The term “love contract” (okay it’s an unfortunate name, but it’s in pretty wide use) refers to a written agreement between two employees that have mutually and voluntarily entered into a romantic relationship. These agreements usually state that both employees fully understand their employer’s policies regarding harassment in the workplace, and reaffirm that the relationship is fully consensual and free of coercion or undue influence.
Most love contracts also require the employees to file a report with Human Resources if their relationship ends, becomes negative, or is no longer consensual. Such agreements can come in handy in the event the relationship sours and one (or both) of the employees complains of harassment. While not perfect, love contracts can reduce the risk of complaints and litigation.
Key Elements Of A Love Contract
The terms of these agreements vary depending on the specifics of the employer’s particular workplace. In order to be effective, a love contract should address the following:
- the relationship is consensual and is not based on intimidation, threat, coercion or harassment;
- the employees have received, read and agreed to abide by the company’s policy against harassment and discrimination and all other company policies;
- the employees agree not to let their relationship affect their work or the work of their coworkers;
- both employees may end the relationship at any time without fear of retaliation; and
- the employees have had sufficient time to read the document and ask questions before executing it of their own free will.
The contract should also contain specific language about what is prohibited in the workplace.

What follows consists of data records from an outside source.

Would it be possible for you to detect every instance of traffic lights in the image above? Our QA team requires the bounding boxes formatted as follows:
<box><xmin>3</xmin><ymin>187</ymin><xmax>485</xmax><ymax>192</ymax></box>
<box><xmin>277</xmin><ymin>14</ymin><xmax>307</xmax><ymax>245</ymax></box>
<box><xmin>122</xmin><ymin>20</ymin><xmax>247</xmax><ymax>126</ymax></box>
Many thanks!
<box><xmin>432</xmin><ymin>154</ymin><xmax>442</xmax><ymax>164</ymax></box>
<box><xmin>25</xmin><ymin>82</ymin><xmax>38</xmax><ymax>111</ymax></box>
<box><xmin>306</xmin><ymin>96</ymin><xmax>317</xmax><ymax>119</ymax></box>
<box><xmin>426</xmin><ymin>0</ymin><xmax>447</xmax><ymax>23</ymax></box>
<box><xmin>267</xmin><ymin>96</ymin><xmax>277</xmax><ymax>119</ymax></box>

Some behaviors include:
- public displays of affection – both employees should agree to act appropriately in the workplace and avoid any behavior that could be deemed offensive to others.

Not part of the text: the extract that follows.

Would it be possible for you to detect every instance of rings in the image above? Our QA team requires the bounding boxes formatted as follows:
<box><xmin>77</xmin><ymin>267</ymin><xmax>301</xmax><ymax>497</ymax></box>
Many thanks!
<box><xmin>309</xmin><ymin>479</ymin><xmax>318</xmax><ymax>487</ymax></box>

- favoritism – neither employee should show any preferential treatment to the other; and
- inappropriate communication – company email and phones should not be utilized for personal communication between the employees.
The contract should always include the contact information for someone in the HR department should either employee feel they need to file a report. When requiring employees to sign this type of agreement, it is recommended that the employees be spoken to individually and sign the love contract outside of each other’s presence. This avoids any later claims that the signature was coerced.
Supervisor And Subordinate Relationships
Give special consideration to relationships that arise between managers and subordinates. Generally, these relationships should be prohibited to avoid the appearance or claims of undue influence, favoritism, coercion, or harassment. If a supervisor and subordinate become involved in a relationship, the company may need to alter the reporting structures within the organization so that the supervisory employee no longer exerts direct control over the management of the subordinate.
As always, it’s also important that company policies regarding relationships, as well as any disciplinary actions resulting from them, be applied consistently regardless of the employee’s tenure, position within the organization, or past performance.